» **Stored items from a collection**:

━━━━━━━━━━

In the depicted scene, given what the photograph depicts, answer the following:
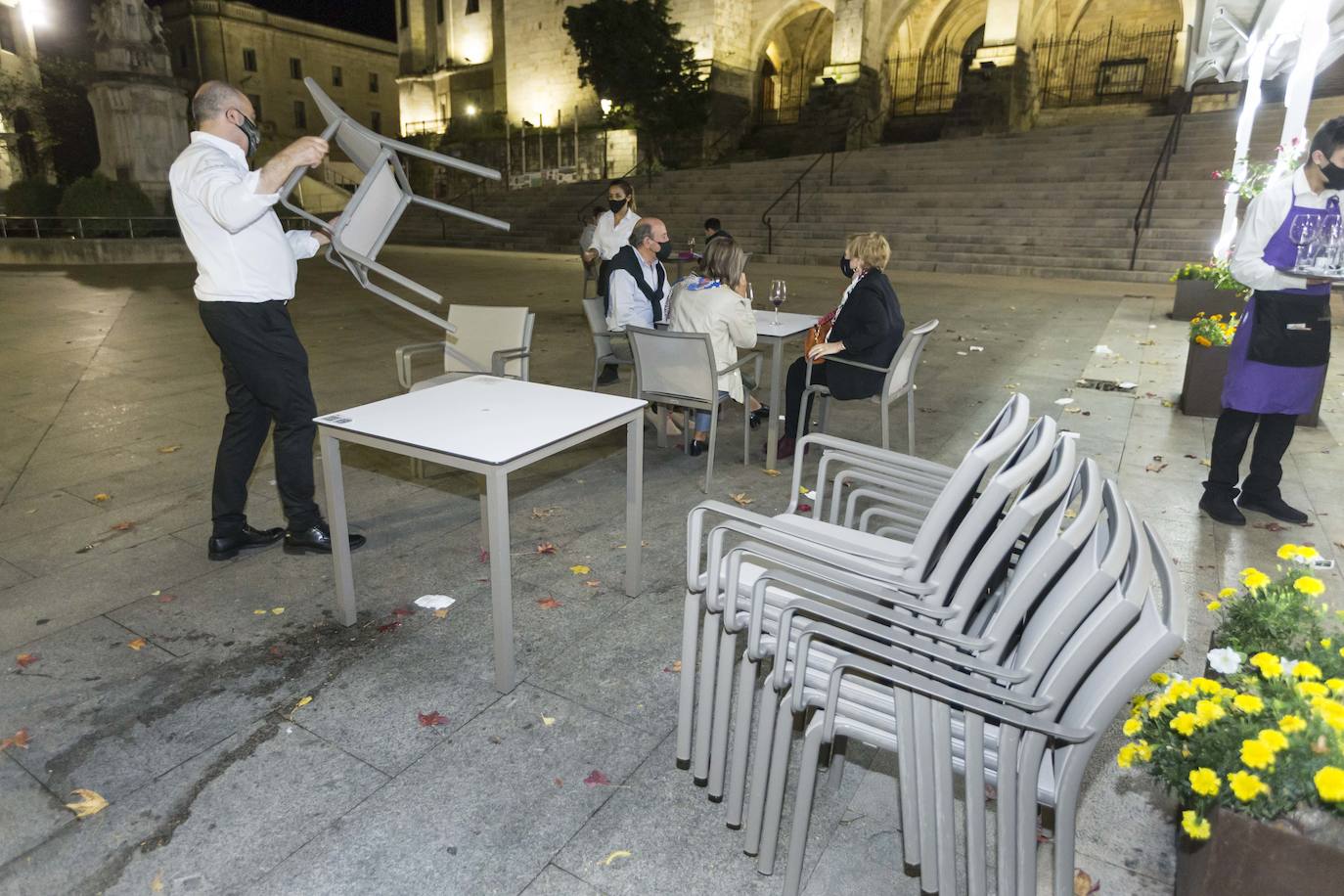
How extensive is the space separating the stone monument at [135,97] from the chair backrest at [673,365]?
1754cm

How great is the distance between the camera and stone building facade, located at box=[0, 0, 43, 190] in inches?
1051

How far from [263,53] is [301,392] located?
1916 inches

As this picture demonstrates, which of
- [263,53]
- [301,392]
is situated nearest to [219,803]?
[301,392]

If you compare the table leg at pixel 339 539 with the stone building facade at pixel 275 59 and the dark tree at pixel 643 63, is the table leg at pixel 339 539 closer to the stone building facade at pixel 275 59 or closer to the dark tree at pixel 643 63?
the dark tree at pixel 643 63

━━━━━━━━━━

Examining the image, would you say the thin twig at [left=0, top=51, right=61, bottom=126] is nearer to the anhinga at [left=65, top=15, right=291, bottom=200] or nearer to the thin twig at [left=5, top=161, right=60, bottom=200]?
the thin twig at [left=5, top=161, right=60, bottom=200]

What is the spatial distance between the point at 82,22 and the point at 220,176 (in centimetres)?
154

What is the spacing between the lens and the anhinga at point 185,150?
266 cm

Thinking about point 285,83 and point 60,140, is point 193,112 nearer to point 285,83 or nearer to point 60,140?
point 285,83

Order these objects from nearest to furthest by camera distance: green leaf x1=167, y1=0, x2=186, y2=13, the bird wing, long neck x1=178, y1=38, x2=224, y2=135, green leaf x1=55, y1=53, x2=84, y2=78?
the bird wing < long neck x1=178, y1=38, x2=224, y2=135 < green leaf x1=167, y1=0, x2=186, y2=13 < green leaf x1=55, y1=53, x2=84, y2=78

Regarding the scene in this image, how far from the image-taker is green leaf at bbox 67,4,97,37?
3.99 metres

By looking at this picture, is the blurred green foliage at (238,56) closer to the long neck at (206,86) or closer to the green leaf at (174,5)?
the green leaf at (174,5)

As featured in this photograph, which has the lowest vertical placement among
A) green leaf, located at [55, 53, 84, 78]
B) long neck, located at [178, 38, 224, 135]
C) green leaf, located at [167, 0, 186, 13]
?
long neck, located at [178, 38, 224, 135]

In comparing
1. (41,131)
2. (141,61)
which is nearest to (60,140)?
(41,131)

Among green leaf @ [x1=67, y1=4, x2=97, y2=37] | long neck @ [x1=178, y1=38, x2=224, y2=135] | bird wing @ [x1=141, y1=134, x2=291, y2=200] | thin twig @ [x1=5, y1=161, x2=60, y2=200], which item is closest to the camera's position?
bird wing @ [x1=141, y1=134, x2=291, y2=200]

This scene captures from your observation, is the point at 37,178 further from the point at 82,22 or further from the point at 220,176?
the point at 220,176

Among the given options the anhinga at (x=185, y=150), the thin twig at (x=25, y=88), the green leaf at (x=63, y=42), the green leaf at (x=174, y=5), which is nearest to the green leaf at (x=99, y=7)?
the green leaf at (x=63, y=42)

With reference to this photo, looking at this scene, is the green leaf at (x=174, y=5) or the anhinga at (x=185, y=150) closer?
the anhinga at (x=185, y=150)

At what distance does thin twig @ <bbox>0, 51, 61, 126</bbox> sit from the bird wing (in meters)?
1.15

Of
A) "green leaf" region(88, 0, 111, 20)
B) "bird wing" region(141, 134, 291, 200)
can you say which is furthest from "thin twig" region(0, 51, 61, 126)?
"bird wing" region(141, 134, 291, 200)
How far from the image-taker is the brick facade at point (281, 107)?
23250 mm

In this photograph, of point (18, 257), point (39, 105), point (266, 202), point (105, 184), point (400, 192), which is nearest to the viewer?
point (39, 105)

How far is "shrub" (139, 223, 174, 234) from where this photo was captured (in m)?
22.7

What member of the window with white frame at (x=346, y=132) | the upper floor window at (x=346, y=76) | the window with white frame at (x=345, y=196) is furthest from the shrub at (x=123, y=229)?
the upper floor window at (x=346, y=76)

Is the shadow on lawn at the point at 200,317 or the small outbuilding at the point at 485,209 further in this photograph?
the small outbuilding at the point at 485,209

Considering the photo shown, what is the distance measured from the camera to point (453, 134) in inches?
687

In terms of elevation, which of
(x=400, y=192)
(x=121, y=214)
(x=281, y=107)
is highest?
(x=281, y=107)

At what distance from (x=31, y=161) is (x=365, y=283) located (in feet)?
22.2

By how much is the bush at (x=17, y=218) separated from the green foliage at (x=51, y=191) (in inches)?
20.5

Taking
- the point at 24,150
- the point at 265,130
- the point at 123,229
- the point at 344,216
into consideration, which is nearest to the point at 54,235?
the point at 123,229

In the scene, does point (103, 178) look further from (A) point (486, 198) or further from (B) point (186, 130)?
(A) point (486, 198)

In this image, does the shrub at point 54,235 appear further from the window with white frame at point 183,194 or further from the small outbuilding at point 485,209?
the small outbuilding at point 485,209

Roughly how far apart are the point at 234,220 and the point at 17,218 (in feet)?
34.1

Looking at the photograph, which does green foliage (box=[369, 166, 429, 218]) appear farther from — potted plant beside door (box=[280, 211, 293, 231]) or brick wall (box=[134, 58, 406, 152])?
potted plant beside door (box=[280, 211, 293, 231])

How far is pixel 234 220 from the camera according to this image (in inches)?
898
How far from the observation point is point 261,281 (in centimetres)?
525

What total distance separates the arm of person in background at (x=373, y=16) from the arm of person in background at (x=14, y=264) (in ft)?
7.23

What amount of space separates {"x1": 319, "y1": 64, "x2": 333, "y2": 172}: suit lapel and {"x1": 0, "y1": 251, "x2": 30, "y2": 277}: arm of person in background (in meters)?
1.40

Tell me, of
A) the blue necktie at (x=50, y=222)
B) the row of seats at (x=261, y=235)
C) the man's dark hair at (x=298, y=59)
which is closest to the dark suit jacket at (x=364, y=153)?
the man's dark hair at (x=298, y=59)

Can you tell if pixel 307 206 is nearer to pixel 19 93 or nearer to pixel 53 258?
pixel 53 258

━━━━━━━━━━

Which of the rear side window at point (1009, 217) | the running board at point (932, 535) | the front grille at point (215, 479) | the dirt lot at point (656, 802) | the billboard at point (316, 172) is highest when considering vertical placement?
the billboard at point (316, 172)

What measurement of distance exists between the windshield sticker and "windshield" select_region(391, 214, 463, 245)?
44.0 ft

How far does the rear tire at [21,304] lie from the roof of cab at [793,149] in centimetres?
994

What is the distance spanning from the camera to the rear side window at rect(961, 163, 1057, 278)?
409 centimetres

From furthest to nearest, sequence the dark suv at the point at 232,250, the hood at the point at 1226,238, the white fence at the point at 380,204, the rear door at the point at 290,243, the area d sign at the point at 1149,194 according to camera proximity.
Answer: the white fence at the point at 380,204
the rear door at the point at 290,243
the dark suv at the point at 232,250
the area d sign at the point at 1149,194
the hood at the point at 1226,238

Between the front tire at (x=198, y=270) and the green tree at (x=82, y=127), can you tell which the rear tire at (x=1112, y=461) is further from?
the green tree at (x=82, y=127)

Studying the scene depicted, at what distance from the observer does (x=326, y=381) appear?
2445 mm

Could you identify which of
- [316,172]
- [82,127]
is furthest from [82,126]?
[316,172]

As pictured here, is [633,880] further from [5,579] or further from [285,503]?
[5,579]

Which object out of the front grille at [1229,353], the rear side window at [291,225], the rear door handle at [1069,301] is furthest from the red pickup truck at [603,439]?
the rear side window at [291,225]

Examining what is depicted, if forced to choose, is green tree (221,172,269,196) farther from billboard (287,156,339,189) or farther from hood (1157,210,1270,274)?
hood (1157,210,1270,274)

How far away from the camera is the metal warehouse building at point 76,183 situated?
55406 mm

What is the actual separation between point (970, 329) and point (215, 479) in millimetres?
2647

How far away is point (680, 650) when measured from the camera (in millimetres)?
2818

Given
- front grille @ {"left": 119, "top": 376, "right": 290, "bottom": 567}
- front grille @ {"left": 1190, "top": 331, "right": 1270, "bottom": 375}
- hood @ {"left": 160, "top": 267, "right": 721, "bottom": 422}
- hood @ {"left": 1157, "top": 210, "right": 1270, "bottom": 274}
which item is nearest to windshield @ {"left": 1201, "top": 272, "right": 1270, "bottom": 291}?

━━━━━━━━━━

» **Work to do**: Copy out the lines of the data from the line with "What is the spacing" up to and including the line with "3.99 metres", keeping them verbatim.

» **Response**:
What is the spacing between the lens and the anhinga at point 185,150?
266 cm

Thinking about point 285,83 and point 60,140, is point 193,112 nearer to point 285,83 or nearer to point 60,140?
point 285,83

Order these objects from nearest to furthest by camera distance: green leaf x1=167, y1=0, x2=186, y2=13, the bird wing, long neck x1=178, y1=38, x2=224, y2=135, green leaf x1=55, y1=53, x2=84, y2=78?
the bird wing < long neck x1=178, y1=38, x2=224, y2=135 < green leaf x1=167, y1=0, x2=186, y2=13 < green leaf x1=55, y1=53, x2=84, y2=78

Regarding the scene in this image, how far from the image-taker is green leaf at bbox 67,4,97,37?
3.99 metres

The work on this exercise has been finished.